- Dataset extract
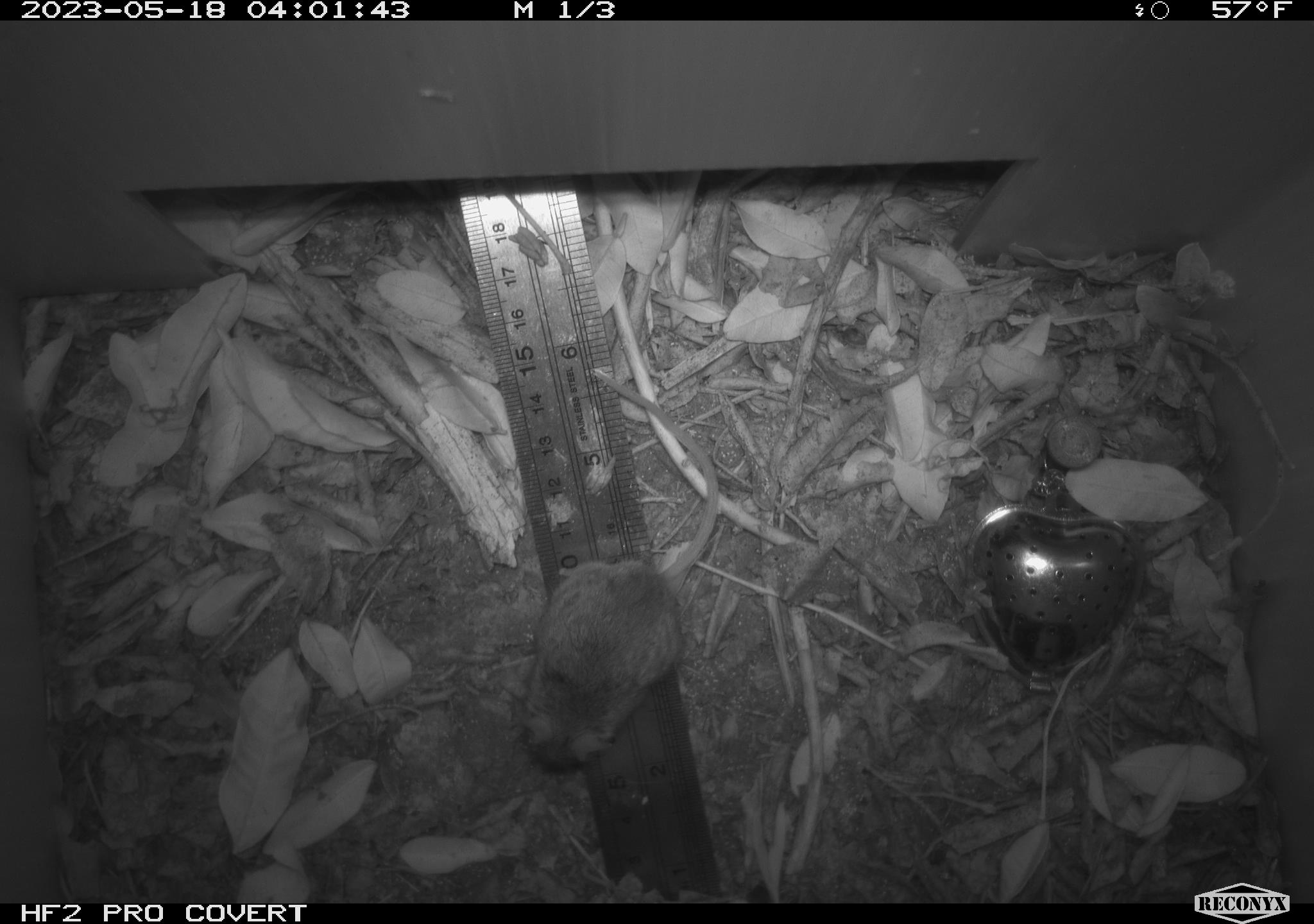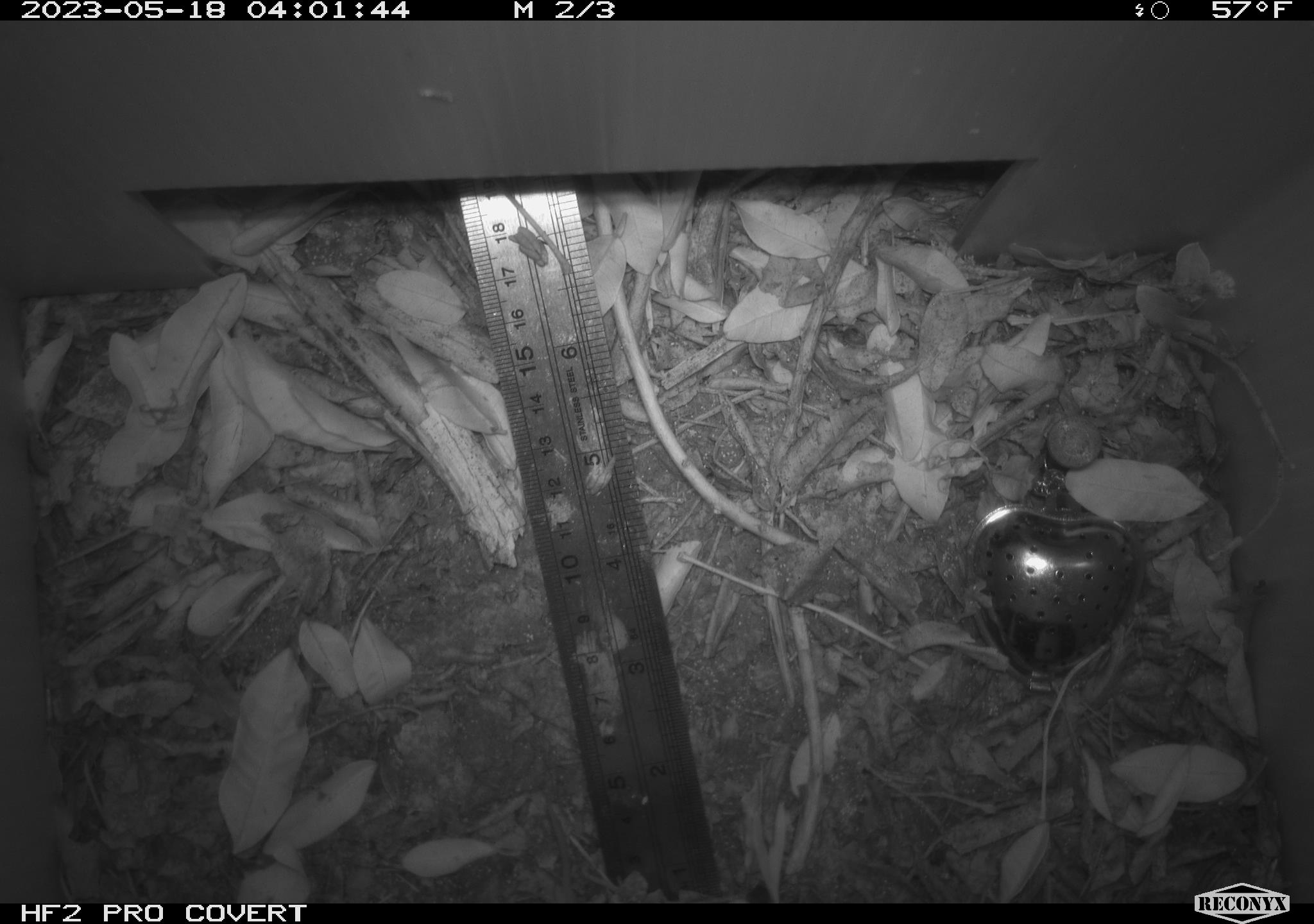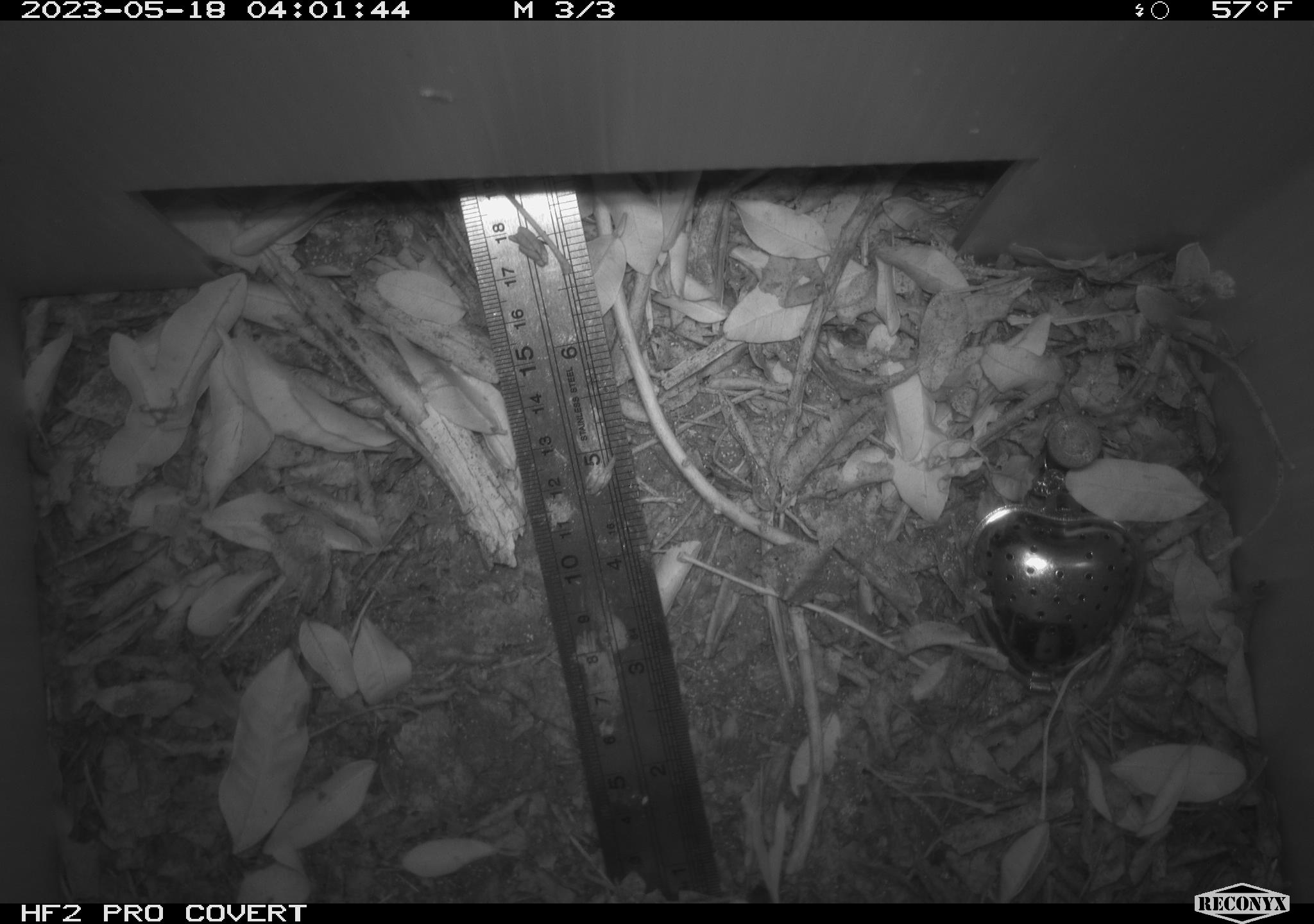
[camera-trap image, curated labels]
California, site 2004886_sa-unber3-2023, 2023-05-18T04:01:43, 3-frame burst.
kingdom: Animalia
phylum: Chordata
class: Mammalia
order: Rodentia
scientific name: Rodentia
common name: mouse species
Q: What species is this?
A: Mouse species (Rodentia).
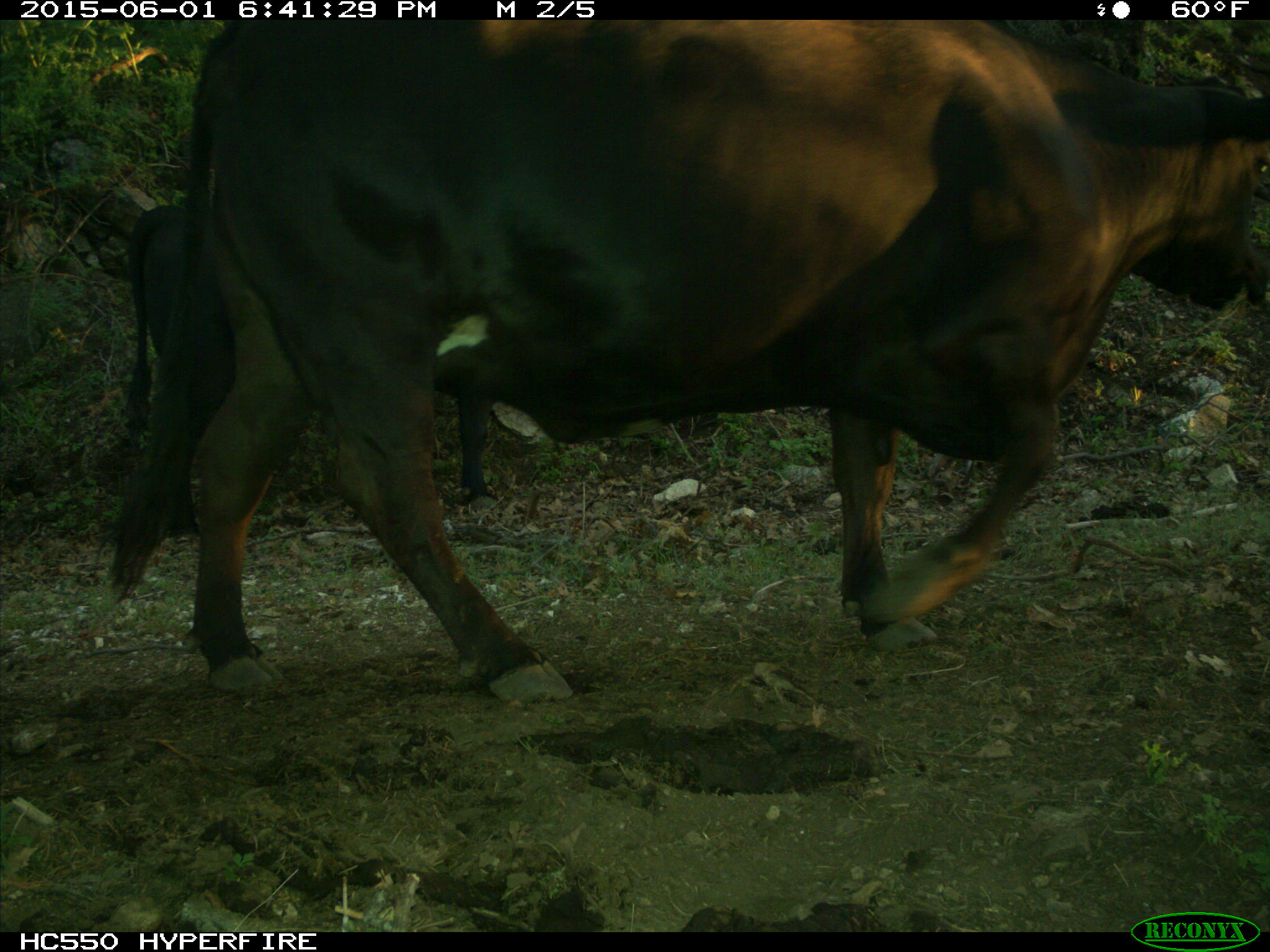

- Task statement
Give back the listing unchanged. Strip out the pictures.

- Solution
[camera-trap image, curated labels]
California, site 2004886_sa-unber3-2023, 2023-05-18T04:01:43, 3-frame burst.
kingdom: Animalia
phylum: Chordata
class: Mammalia
order: Rodentia
scientific name: Rodentia
common name: mouse species
Q: What species is this?
A: Mouse species (Rodentia).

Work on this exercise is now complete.